There are some more recent examples of Riyadh’s game amid military and technical cooperation of Russia and Iran. Before the June meeting of the Russian leader and the Saudi Crown Prince in 2015, Riyadh took an interest in Iskander-E short-range ballistic missile systems. In response, Rosoboronexport, the sole state intermediary agency for Russia’s exports/imports of defense-related products, technologies and services, expressed readiness to supply the missile systems. Though Iran would not be happy, if Russia had supplied Iskanders then. (1)

Neither had Saudi Arabia made the promised multibillion investments in Russia’s economy. In 2015, Russian Direct Investment Fund and Public Investment Fund (PIF) of Saudi Arabia made an agreement on $10 billion capital investments (over 25 projects in various sectors of Russian economy), but there are problems at least with promptness of the investments.

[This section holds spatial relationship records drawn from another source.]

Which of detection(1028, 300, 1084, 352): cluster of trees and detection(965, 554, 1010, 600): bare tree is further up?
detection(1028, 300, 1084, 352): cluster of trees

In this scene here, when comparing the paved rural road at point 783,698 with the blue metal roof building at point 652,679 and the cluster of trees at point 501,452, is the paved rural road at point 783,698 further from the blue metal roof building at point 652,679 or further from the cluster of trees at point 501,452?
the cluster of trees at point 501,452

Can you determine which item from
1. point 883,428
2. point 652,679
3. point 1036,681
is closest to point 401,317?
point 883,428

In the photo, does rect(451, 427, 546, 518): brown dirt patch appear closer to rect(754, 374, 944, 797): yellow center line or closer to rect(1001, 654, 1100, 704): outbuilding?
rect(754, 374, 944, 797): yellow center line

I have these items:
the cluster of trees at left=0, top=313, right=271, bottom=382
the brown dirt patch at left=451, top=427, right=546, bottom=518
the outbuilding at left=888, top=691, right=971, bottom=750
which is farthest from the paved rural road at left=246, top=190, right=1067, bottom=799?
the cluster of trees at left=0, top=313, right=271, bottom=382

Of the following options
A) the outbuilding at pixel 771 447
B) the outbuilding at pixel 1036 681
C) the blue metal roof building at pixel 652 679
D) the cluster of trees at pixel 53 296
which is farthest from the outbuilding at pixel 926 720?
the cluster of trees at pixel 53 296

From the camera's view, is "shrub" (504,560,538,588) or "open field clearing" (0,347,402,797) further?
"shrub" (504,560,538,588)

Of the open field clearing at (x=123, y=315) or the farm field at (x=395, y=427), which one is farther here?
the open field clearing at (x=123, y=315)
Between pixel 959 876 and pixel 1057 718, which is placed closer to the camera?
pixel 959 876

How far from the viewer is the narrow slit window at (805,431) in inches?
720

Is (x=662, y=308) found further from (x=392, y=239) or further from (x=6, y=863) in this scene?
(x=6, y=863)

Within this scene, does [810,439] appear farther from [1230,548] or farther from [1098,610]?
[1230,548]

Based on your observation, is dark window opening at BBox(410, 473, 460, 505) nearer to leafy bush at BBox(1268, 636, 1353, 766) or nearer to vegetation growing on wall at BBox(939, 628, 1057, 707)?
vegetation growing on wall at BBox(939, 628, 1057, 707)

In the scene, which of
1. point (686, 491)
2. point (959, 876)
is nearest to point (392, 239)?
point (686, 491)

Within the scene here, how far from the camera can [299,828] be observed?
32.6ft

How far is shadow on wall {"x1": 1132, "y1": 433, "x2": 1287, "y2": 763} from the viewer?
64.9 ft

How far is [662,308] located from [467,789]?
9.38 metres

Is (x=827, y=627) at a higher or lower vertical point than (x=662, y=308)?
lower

It was reported in April that joint projects for $3 billion will be launched under the given agreement by the end of 2017. So far, only $600 million have been invested out of the promised $10 billion.

The only area where the sides made specific actions is perhaps the global pact to reduce oil recovery. Experts suppose that the world’s two biggest oil producers will start out from this very point when seeking for more areas of cooperation.

Some western analysts even link Russia’s successful entry into the Middle East region with relevant permission by Saudi Arabia, which is called the “gatekeeper to Mideast” (2). They say Riyadh may decide to open that “Gate” and “let Moscow in.”

No need to go into the weak points of this theory. Suffice it to say that Russia did not “enter” but returned to the Middle East in 2015 and perhaps against the will of the Saudi monarchy. Besides, the role of Saudi Arabia in the current geopolitical processes in the Greater Middle East is certainly overestimated. Crisis around Qatar made Riyadh realize the need to settle the problems inside the Arab world and stop cherishing illusions about “holding the keys to” the region. Moscow has built close relations with the key actors in the Arab world without the help of Riyadh. At least look at the current level of Russia’s ties with Egypt, Jordan, UAE and others.

The Russian-Saudi relations have reached a certain “growth limit” and it is time for Riyadh to create more conditions for a breakthrough. Meantime, Saudis prefer well-thought and slow actions when it comes to the interests of Big Powers. Actually, the “landmark visit” by King Salman will not lead to any significant changes either in the bilateral relations or in the geopolitical situation. There are still too many external obstacles to real partnership of Russia and Saudi Arabia and the sides seem not ready to eliminate them yet.

(1) During the last 20 years, Saudi Arabia several times requested large lots of Russian arms. The first time they did it in 1996, requesting arms for $1.5 billion (given repeated inflation, that amount is equivalent to $10 billion now). In mid-2000s, Rosoboronexport management announced a package of deals for several billion dollars. Saudis had an intention to buy Mi-17 and Mi-35 helicopters, BMP-3 armored vehicles, and T-90 tanks. The advanced model of the Russian tanks was successfully tested at Saudi polygons. In 2007-2009, Russia prepared a big package (about $4 billion) of proposals for supply of Saudi Arabia: 150 pieces of T-90C tanks, 30 helicopters Mi-35M and Mi-28NE, 120 Mi-17 transport helicopters, up to 250 BMP-3 armored vehicles, and missile systems (S-300PMU-2 Favorit, BukM2-E and Pantsir-S1).

2) Paul J. Saunders, Russia sees Saudi Arabia as 'gatekeeper' to Mideast // Al Monitor, September 17, 2017.